Under the proposed policy, tenants who don’t move out after four years would see their rents rise to the maximum authorized for subsidy in the private rental market under the Section 8 rental assistance program. Section 8 lets low-income tenants pay 30 percent of their income to a private landlord; the government pays the remainder up to a maximum – this year ranging from $1,242 for a studio to $2,346 for a four-bedroom apartment, Russ said. Even at those levels, some tenants earning the area median income might not pay 30 percent of their income for rent, using last year’s median income figures. For example, a single person earning $68,500 and living in a studio in public housing would pay 21 percent of his or her income for rent.

Questions from tenants

In written comments, the Alliance of Cambridge Tenants said “it would be useful for CHA to talk to affected tenants” to tell them about the incentives and penalties for moving and staying and find out whether they wanted to move.

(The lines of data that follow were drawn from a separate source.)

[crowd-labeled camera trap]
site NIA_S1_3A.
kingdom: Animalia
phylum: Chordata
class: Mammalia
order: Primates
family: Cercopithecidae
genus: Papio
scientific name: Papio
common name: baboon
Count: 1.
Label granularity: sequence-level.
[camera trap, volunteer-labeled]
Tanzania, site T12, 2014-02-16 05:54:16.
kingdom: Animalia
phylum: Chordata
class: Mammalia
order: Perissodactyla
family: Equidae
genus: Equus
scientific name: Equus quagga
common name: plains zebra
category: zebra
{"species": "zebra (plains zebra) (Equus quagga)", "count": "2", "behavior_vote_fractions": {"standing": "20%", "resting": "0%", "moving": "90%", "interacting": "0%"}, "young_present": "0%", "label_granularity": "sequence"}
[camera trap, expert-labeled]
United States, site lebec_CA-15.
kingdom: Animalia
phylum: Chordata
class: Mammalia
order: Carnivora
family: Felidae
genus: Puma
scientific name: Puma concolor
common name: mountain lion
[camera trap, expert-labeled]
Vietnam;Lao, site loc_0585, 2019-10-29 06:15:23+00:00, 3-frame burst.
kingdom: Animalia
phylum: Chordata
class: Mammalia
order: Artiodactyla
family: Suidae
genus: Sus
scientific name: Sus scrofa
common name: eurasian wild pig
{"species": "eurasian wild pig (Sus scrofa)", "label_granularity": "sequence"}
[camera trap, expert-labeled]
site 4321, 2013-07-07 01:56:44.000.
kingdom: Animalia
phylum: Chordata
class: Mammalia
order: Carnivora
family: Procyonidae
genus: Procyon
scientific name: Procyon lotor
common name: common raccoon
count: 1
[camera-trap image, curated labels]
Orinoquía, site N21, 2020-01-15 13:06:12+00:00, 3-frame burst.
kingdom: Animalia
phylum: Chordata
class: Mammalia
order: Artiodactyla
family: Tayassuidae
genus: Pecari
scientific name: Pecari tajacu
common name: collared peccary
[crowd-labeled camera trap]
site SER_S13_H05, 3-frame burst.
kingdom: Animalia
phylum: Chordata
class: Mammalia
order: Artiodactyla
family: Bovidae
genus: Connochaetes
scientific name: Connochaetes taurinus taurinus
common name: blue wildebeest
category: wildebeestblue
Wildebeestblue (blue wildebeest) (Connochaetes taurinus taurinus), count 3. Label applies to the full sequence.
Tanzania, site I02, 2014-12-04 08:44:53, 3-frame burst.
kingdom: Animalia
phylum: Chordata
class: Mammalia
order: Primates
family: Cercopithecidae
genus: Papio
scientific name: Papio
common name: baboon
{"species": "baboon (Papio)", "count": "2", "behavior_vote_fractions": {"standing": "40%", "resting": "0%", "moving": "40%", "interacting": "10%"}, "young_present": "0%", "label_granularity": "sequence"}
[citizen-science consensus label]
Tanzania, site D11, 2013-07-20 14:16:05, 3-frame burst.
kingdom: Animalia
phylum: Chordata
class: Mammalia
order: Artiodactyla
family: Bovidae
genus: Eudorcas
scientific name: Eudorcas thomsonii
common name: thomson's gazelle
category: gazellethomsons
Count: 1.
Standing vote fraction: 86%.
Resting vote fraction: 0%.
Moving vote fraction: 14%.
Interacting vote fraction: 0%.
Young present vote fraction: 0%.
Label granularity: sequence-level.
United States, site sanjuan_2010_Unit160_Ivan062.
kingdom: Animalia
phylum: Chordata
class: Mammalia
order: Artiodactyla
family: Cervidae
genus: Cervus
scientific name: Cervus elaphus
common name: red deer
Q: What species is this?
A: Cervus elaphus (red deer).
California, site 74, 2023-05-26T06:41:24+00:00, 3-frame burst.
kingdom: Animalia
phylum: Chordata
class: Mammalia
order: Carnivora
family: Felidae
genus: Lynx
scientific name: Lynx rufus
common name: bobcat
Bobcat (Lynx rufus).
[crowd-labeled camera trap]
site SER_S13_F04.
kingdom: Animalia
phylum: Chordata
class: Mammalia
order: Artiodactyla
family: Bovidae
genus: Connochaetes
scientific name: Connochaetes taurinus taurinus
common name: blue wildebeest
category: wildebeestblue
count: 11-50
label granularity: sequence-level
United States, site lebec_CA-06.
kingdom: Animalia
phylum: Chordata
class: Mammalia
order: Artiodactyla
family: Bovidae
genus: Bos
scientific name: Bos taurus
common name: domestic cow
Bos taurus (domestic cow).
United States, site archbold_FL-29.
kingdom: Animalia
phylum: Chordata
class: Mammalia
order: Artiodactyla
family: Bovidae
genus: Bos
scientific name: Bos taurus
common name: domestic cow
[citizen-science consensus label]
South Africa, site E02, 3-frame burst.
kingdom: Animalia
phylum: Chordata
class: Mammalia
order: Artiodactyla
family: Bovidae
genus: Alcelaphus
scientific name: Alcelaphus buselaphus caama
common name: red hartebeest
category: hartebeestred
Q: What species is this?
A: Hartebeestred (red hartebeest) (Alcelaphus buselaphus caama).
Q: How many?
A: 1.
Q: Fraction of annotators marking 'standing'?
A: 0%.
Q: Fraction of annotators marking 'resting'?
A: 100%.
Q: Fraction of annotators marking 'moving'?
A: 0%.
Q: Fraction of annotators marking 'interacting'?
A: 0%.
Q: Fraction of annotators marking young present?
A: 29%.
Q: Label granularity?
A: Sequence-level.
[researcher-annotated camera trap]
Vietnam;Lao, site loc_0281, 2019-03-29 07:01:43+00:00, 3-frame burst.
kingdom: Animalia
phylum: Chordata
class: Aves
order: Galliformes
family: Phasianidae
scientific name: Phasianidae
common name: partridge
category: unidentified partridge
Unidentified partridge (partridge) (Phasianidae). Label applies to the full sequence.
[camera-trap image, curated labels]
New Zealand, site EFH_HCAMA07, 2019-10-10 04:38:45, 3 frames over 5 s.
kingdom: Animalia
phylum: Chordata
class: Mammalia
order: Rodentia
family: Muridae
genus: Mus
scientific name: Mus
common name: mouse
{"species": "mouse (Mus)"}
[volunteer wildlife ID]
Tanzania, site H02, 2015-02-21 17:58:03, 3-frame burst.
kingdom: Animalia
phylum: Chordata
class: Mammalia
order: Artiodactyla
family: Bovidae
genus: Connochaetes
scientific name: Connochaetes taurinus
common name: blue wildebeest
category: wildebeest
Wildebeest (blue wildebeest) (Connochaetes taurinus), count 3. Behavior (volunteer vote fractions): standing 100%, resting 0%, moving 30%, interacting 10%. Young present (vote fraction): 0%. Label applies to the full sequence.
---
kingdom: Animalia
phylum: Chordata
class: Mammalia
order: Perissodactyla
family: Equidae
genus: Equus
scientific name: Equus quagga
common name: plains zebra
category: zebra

The tenants’ group also questioned whether losing higher-income tenants could have a “destabilizing effect on the public housing community.” Other concerns included penalizing high earners, charging rents “not on the rent schedule” and “not recognizing that public housing … requires ‘good cause’ for evictions,” the alliance said.

The group said reducing the incentive for families that wait to leave might “undermine their long-term success” in private housing by leaving them without adequate reserves if they run into problems such as losing a job.

Asked to respond, Russ said the authority is negotiating with the tenants’ group over all the changes in policy and hasn’t decided whether to keep the plan for higher-income tenants. In an annual report to federal officials earlier this, the authority said it hired a new director of property management in October and “once the new director is settled, discussion of implementation [of the plan for high earners] will commence.”